Automated assembly stations provide higher productivity and product quality while lowering product cost in a fraction of the space required for conventional tooling.

Staying competitive in the drive toward smart manufacturing often means fully automating assembly, packaging and inspection operations. Many manufacturers are finding that high speed, high precision assembly stations optimize production workflows while improving product quality.
 
Compact modular assembly stations can provide the performance and precision needed to modernize or ramp up a manufacturing production line. A new assembly station will occupy a fraction of the space used by existing tooling. DWFritz has found that manufacturers can target throughput from 50 parts per minute to 10 parts per second (a 10X increase), with reject rates below 0.5%.
 
Manufacturers can increase production capacity within an existing facility by leveraging higher per-station throughput, higher yields and installation of multiple new stations in the space of a single old one. For example, as part of its efforts to implement a smart factory for producing air conditioners, a leading electronics company used a fully automated production system, 3D scanners, Internet of Things (IoT) technologies and integrated machine control, according to Deloitte Insights. The company saw a 25% improvement in productivity and 50% fewer defective products.
 
When considering the benefits offered by automation, some manufacturers may start small with manageable components and then scale quickly to grow smart factory operations.

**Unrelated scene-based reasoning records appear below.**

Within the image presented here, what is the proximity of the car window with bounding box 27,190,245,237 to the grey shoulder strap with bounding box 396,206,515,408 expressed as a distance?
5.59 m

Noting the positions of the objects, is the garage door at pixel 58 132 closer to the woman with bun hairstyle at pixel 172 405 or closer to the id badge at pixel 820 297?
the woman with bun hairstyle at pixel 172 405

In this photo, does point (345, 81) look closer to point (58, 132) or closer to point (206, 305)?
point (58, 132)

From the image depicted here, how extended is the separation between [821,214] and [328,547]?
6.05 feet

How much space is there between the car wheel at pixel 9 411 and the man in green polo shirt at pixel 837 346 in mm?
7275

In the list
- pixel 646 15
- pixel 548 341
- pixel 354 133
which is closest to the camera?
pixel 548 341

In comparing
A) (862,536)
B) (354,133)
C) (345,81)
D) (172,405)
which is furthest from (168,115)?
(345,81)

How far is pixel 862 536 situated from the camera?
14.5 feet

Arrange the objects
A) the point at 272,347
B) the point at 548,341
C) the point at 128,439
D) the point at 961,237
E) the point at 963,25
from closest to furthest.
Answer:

Building a Custom Automation Assembly Station

A high productivity assembly station must be able to feed in all product components, assemble them and package them, performing critical inspections along the way — all without manual assistance. From input and assembly to inspection and operator safety, this sets up a challenging set of the following system requirements.

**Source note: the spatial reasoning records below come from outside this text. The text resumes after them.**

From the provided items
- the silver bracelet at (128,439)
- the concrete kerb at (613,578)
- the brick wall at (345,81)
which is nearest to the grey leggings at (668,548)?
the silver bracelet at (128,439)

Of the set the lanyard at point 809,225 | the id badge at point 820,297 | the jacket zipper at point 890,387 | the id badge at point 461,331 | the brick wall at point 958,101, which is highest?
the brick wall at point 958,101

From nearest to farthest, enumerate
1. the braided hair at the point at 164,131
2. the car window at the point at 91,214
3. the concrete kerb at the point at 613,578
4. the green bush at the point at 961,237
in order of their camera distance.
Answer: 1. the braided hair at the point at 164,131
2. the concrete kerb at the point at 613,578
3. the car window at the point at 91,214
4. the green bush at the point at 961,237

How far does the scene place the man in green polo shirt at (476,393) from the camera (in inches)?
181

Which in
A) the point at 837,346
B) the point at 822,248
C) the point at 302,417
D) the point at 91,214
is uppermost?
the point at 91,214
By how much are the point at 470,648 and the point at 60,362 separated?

This modular assembly and inspection station uses an innovative material handling system.

Flexible input and output: Input components may be delivered using any of several form factors, including stacks of trays, reels, cassettes, sorters, bowls and hoppers. Components may need to be sorted and aligned before use. Reel products must be accurately sized and placed. Multiple outputs must be provided for finished product in one or more bins, test and inspection failures, and rework candidates as well as empty component carriers.
Precision assembly: Precision robots must perform assembly and packaging steps while running at high speeds and maintaining high uptimes. Movement accuracy and repeatability should be dialed in through control software code changes rather than by reworking the tool. The robots must accommodate misaligned and shifted components, and have robust-to-input variability.
Bonding and laser marking: Assembly may rely on a variety of bonding techniques, including pressure-sensitive adhesives (PSA), precise temperature and ultrasonic welding. Laser marking should imprint any image that includes binning information and serial numbers.
Material handling: Components and product must move through the process using precision conveyors, rotating tables and pick-and-place machines, arranged to optimize the footprint. Pick-and-place robots should be capable of positioning components with micron accuracy.
High speed inspection: Automated metrology and inspection ensure high quality finished goods. Are the product dimensions correct? Are gaps, voids and spacing within tolerances? Are there any cosmetic issues, faulty welds or compromised package seals?
Software control: Software control and hardware modularity will ensure greater reuse, extending the lifetime of the station. Changes in specifications, throughput and internal process timing can all be adjusted in software control with minimal changes to the station. Sophisticated interactions between sensors and actuators mean precise, repeatable operations and a wider process window.
Hardware modularity: Elements that are shaped or sized for specific components can be built separately and integrated as modules. If the shape or size of a component changes, only its module has to change while the rest of the station can remain in service.
Operator safety: Automated stations must be safe for operators and for technicians making maintenance or alterations. Sensors and other protective elements will keep hands and hair away from moving parts, shutting down the machine if necessary.
Investment in the Smart Factory
 
Between software-driven subsystems and hardware modularity, the initial tooling investment is protected for far longer than is possible using conventional tooling. And ongoing process changes can be implemented quickly, with minimal downtime, keeping the line adaptable and nimble.
 
With automated assembly systems, manufacturers can simultaneously boost productivity, reliability and product quality while reducing production costs.